# Generating a list of MAL usernames
* The page https://myanimelist.net/users.php contains a list of recently active users
* We continually refresh that page and write down any new users
* You can terminate or restart the notebook at any point without losing progress. All users found so far will be stored at `data/mal/user_facts`.
* This notebook will run indefinitely.
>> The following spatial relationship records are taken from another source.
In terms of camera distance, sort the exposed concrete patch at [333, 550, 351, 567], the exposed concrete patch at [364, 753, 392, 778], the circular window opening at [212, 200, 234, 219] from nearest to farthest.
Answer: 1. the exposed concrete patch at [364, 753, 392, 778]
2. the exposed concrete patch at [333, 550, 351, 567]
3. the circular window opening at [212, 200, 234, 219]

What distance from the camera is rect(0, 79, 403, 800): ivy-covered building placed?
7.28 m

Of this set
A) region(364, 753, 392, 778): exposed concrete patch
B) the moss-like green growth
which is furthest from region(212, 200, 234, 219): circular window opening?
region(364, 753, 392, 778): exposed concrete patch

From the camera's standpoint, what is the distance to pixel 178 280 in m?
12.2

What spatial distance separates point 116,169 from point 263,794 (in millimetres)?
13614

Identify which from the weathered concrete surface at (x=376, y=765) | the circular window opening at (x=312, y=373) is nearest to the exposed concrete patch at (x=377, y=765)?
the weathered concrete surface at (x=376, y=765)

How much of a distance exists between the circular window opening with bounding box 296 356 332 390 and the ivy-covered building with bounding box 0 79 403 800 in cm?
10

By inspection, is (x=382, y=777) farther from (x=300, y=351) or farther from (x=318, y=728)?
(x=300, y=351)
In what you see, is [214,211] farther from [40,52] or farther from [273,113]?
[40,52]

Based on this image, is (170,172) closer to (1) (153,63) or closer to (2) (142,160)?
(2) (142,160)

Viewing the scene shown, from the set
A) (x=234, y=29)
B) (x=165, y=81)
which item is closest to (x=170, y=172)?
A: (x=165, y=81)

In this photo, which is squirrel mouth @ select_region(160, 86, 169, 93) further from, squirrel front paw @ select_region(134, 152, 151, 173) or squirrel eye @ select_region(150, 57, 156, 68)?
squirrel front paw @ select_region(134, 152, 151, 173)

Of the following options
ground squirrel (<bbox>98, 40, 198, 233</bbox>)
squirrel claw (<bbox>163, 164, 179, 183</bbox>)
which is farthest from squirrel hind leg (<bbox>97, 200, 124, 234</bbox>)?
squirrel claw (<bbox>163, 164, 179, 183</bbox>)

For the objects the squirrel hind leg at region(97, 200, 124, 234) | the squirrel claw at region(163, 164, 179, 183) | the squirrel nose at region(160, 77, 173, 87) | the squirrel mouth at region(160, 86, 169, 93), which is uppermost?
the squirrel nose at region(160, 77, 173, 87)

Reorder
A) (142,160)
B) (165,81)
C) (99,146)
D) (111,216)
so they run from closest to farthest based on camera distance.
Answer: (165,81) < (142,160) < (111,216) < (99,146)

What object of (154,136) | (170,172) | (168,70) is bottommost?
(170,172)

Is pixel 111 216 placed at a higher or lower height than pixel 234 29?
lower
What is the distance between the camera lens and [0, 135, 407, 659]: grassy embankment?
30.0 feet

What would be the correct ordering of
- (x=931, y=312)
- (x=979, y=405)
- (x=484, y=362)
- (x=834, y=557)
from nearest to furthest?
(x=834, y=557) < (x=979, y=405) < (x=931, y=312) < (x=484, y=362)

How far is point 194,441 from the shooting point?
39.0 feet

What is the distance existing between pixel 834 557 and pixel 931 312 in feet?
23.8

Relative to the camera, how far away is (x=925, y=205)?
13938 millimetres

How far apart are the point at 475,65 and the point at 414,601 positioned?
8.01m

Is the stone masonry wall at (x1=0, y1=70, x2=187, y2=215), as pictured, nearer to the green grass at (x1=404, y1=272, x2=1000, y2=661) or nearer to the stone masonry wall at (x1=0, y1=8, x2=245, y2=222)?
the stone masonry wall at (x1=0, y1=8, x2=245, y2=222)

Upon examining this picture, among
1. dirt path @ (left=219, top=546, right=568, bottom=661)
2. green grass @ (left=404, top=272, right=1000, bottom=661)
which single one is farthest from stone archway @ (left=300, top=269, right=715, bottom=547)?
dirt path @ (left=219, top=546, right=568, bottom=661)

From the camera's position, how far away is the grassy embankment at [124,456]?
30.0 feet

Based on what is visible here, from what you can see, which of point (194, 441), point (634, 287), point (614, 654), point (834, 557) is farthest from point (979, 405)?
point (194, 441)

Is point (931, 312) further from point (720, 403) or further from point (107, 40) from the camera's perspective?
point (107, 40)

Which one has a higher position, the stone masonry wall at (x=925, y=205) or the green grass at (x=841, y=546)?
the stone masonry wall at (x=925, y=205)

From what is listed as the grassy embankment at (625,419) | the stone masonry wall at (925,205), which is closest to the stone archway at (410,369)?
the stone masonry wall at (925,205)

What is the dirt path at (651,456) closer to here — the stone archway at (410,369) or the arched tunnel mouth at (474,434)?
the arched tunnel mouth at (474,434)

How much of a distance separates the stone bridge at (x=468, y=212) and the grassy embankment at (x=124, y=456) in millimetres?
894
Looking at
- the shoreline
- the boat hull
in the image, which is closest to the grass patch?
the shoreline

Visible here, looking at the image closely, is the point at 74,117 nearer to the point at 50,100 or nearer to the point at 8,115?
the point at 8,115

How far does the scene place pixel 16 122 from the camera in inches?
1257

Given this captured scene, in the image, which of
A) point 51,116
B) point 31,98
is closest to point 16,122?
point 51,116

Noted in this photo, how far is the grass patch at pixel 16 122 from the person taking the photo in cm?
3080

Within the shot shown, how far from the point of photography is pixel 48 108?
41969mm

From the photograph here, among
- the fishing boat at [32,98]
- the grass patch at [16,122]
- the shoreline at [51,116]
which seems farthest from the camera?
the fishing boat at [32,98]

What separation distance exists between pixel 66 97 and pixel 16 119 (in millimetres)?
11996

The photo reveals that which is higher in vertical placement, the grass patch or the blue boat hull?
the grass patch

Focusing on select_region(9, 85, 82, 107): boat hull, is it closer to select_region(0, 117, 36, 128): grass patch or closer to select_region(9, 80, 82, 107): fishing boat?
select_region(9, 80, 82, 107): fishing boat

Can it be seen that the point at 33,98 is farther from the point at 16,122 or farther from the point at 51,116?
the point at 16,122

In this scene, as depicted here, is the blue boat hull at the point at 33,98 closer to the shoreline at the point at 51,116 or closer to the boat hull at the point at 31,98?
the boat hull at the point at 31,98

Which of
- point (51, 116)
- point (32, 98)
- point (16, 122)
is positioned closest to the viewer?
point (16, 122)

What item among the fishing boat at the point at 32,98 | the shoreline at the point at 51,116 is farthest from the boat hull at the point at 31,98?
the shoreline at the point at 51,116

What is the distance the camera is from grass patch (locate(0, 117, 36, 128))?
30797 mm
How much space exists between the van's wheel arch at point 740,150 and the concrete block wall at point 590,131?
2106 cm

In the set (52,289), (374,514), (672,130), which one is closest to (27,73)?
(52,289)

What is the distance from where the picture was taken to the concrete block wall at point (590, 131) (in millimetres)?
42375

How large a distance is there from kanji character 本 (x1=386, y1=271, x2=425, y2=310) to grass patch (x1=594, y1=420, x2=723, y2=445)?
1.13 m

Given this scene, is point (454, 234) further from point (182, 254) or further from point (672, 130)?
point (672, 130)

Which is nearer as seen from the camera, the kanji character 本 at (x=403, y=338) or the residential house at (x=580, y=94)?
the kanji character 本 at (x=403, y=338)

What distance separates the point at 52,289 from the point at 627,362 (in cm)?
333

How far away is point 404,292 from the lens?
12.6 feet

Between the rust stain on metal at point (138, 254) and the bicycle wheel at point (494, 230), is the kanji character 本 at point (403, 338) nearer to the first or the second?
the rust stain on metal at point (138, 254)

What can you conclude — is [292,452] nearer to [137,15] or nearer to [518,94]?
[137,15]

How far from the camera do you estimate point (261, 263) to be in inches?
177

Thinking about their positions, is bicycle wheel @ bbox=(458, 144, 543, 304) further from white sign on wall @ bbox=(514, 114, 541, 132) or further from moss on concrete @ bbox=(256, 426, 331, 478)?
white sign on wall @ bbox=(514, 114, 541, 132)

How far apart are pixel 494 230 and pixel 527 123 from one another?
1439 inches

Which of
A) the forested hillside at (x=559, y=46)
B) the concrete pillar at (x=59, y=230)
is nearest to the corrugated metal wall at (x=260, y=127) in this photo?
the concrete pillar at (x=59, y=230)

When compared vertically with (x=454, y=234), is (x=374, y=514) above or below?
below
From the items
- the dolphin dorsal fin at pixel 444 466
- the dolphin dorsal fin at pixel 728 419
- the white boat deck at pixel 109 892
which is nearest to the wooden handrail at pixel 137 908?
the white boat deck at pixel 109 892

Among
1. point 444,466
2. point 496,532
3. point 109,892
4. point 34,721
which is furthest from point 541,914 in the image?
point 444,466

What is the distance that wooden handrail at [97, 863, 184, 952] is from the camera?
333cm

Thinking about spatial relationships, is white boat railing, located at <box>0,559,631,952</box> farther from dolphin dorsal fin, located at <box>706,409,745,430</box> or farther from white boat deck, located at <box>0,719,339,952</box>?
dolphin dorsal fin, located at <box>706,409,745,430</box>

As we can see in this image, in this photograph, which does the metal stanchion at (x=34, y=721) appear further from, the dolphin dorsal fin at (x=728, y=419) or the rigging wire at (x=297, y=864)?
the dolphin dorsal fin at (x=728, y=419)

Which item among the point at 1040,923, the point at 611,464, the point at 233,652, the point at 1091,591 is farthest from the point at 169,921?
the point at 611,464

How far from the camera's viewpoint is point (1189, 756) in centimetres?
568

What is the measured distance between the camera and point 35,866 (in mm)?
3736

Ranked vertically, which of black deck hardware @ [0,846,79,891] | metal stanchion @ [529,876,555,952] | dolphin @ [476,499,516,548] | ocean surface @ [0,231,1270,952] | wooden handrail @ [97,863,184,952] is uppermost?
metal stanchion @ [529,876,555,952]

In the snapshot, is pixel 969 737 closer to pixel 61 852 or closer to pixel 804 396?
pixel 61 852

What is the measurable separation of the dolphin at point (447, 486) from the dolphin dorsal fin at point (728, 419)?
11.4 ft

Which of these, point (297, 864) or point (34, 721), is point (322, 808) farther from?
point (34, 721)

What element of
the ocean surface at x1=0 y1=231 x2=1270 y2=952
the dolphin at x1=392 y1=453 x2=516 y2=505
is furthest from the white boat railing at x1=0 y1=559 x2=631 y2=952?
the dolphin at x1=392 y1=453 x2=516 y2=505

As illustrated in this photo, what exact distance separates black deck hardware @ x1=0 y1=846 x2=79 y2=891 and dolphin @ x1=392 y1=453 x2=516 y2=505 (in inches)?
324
You must manually terminate once an acceptable number of users have been found

In [None]:
import os
import re

In [None]:
PROXY_NUMBER = 0

In [None]:
name = "get_recent_username"
source = "mal"

In [None]:
%run WebEndpointBase.ipynb

In [None]:
# if we rerunning the notebook, then resume execution where we last left off
recent_usernames = set()
if os.path.exists("recent_usernames.txt"):
    with open("recent_usernames.txt") as f:
        recent_usernames = {x.strip() for x in f.readlines() if x.strip()}


logger.info(f"Starting with {len(recent_usernames)} stored usernames")

In [None]:
# parse the recently online users page on https://myanimelist.net/users.php
def get_users():
    url = "https://myanimelist.net/users.php"
    response = call_web_api(url)
    if response.status_code in [404]:
        logger.warning(f"Error {response} received when handling {url}")
        return set()
    if not response.ok:
        logger.warning(f"Error {response} received when handling {url}")
        return set()
    urls = re.findall('''/profile/[^"/#%]+"''', response.text)
    users = {x[len("/profile/") : -len('"')] for x in urls}
    return users

In [None]:
while True:
    users = get_users()
    recent_usernames |= users
    if should_save("users"):
        atomic_to_csv(sorted(list(recent_usernames)), "recent_usernames.txt")
        logger.info(f"Successfully written {len(recent_usernames)} users ")